── THE DATA

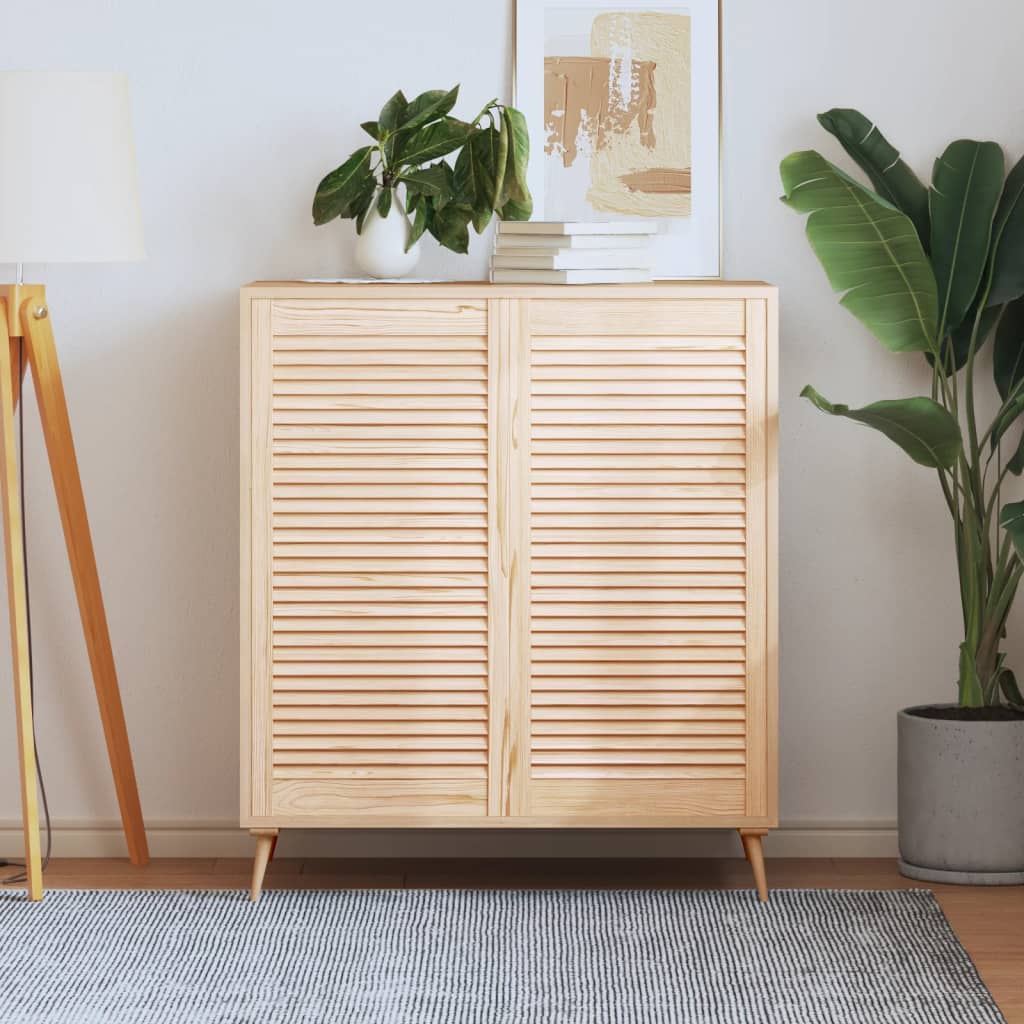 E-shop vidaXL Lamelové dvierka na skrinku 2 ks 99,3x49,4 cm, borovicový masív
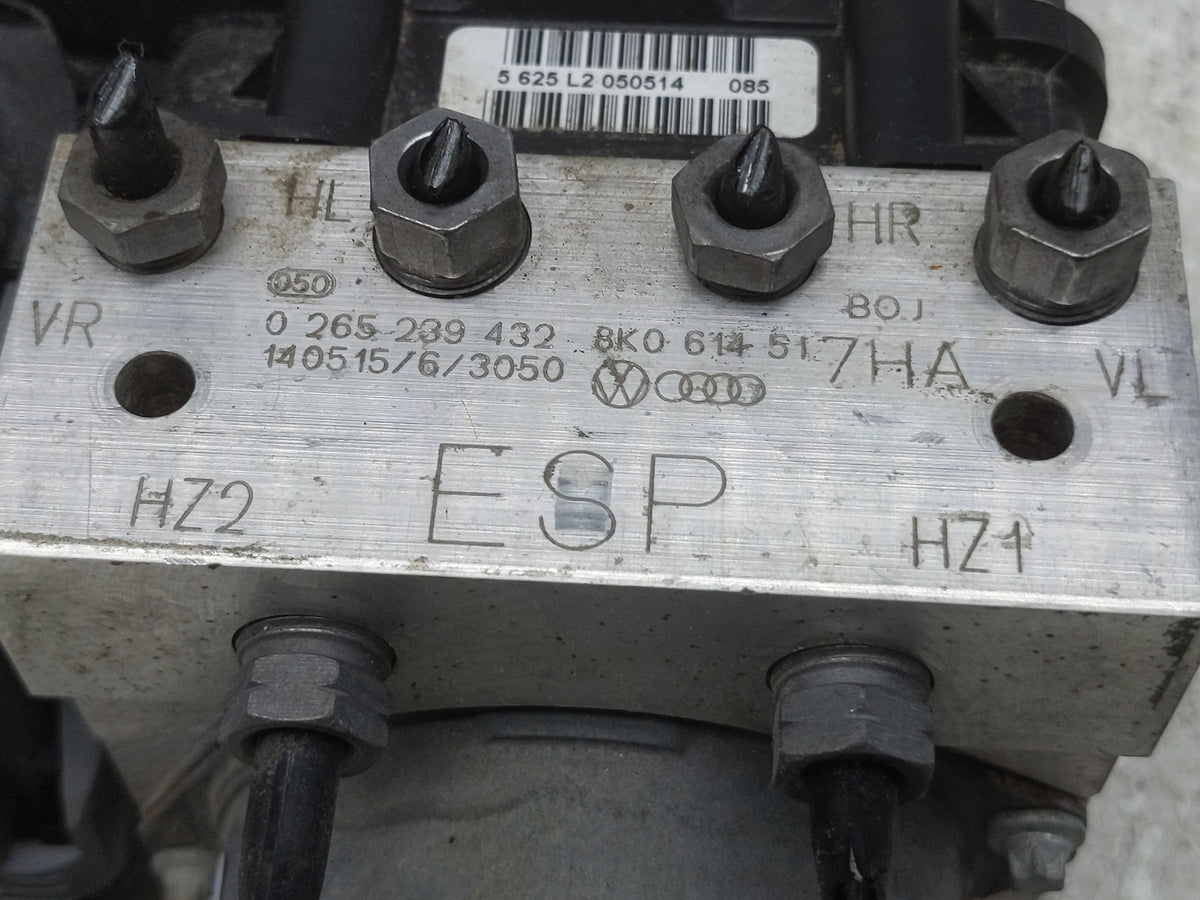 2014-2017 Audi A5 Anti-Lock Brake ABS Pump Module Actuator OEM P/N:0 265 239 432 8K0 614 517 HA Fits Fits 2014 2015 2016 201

────
── THE DATA

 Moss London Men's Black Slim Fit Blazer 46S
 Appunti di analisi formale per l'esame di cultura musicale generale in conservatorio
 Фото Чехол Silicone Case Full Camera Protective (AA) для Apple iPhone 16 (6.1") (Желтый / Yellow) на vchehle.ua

────

→ WORK ITEM
Above are the lines; repeat exactly the ones from the line containing "Appunti di analisi" down to the line containing "Фото Чехол Silicone", both inclusive.

→ ANSWER AREA
 Appunti di analisi formale per l'esame di cultura musicale generale in conservatorio
 Фото Чехол Silicone Case Full Camera Protective (AA) для Apple iPhone 16 (6.1") (Желтый / Yellow) на vchehle.ua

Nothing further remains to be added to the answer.